- **BRIEF**
Give the lines from the one containing "At what distance from green" through the end of the rows as a numbered list, with blank lines left out.

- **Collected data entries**
* START *

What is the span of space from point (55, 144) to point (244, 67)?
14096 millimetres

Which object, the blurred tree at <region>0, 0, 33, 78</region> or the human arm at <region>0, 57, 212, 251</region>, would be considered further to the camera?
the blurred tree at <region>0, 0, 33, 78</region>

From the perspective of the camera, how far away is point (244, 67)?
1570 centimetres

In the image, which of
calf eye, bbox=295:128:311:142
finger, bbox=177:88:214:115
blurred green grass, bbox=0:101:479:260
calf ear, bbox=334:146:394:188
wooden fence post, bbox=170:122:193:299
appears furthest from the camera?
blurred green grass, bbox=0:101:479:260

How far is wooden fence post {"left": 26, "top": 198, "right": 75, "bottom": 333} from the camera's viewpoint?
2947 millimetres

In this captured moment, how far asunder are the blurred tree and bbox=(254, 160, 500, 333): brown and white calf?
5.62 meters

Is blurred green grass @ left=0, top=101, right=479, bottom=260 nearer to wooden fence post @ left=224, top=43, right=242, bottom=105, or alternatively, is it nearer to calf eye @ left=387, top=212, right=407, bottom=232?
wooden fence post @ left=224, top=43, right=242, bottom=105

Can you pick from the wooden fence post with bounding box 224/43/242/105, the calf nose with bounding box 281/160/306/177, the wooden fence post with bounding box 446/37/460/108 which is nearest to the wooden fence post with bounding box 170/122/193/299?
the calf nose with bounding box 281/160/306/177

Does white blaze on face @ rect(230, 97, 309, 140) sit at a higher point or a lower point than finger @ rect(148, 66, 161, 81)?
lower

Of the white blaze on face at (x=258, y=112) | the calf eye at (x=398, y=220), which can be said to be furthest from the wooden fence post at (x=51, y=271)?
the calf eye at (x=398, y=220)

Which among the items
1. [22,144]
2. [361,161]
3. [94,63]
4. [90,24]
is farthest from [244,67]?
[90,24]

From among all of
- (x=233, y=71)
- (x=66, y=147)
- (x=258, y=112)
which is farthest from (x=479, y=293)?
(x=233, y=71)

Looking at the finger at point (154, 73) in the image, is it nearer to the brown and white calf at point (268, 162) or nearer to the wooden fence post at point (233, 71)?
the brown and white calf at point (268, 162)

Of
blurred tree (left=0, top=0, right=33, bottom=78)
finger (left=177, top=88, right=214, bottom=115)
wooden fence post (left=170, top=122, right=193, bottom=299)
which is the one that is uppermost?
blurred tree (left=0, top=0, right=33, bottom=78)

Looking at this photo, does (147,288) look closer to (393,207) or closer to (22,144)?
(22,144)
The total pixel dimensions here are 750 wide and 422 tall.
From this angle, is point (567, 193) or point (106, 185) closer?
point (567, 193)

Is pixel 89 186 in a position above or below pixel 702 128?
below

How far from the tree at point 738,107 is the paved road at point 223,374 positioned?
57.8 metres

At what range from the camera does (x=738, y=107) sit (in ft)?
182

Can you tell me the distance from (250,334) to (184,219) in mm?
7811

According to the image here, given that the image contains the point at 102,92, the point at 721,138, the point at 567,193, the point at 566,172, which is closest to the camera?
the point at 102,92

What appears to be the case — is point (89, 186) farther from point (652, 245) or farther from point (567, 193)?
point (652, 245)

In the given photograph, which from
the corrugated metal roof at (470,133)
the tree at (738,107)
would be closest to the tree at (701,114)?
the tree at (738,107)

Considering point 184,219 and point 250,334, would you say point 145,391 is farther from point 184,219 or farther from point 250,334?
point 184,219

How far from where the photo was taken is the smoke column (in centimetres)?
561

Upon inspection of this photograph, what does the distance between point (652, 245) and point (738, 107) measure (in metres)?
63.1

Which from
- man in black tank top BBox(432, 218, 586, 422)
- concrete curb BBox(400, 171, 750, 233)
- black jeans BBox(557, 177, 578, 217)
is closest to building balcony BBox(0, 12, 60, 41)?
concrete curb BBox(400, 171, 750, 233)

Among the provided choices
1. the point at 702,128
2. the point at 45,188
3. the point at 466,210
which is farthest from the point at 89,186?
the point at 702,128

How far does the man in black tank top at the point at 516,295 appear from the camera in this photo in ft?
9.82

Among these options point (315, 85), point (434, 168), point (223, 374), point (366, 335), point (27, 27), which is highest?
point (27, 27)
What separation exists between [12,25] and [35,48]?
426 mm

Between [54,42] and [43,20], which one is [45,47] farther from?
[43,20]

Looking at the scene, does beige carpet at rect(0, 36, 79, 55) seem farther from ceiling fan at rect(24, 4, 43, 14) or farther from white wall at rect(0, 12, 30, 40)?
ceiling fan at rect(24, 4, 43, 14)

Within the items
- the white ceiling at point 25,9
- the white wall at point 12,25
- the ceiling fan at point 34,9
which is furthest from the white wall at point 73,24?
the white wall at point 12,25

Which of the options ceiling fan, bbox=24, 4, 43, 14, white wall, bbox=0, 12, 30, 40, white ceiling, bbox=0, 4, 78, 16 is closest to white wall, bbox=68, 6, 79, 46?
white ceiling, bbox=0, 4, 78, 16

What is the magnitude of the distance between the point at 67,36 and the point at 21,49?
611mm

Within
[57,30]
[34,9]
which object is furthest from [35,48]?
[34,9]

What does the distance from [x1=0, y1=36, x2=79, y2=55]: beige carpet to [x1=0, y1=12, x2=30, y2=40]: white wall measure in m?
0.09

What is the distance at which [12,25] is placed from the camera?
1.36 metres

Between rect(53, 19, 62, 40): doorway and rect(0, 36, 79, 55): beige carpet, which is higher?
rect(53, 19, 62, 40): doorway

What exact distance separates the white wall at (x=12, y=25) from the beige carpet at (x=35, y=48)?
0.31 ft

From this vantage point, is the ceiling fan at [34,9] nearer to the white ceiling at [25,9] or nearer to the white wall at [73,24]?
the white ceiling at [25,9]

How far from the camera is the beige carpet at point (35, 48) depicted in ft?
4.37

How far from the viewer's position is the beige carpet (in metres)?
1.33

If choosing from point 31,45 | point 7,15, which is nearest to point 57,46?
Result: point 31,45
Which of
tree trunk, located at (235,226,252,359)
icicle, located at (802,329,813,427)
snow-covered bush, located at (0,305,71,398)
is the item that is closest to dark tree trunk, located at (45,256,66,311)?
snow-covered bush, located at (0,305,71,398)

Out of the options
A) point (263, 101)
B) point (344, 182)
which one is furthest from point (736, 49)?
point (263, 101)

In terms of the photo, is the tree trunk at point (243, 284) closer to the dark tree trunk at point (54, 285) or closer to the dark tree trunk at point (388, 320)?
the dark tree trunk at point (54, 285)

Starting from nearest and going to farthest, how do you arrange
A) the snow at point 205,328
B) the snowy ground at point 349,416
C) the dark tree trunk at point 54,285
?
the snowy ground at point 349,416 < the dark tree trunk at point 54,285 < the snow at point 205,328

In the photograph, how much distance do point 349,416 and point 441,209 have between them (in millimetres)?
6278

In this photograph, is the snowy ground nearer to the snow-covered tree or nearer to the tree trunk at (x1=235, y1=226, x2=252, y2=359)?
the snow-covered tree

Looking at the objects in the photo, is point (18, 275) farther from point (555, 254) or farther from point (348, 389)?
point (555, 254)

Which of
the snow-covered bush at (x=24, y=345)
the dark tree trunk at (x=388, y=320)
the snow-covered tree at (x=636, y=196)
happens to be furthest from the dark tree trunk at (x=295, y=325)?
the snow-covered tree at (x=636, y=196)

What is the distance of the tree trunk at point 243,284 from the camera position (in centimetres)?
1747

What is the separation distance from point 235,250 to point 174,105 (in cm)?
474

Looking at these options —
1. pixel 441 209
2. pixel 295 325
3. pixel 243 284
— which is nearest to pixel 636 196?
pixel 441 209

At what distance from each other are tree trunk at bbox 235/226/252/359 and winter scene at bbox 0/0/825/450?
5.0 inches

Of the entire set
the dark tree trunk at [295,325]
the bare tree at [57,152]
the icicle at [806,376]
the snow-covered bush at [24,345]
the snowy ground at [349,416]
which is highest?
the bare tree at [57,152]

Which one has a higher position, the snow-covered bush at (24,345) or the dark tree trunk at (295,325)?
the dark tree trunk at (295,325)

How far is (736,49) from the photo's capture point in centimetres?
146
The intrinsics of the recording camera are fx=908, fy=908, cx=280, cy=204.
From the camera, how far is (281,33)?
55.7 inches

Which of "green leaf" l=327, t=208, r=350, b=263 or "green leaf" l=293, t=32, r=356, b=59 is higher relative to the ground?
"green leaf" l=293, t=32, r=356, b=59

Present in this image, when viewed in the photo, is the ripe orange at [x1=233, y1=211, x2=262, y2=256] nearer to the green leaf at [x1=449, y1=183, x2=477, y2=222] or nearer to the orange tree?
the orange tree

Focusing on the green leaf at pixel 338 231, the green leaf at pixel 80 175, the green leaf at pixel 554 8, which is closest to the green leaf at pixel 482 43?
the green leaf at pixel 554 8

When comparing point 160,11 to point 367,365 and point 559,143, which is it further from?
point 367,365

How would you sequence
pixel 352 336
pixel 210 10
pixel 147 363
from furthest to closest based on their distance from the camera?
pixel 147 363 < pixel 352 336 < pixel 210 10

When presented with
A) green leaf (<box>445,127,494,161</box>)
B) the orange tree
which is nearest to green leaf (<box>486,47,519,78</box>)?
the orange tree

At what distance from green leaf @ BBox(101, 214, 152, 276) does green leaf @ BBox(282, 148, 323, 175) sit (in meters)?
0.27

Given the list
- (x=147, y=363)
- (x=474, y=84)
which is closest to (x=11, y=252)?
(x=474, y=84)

* END *

- **TASK OUTPUT**
1. At what distance from green leaf @ BBox(101, 214, 152, 276) does green leaf @ BBox(282, 148, 323, 175) sit (in meters)?
2. 0.27
3. Given the list
4. - (x=147, y=363)
5. - (x=474, y=84)
6. which is closest to (x=11, y=252)?
7. (x=474, y=84)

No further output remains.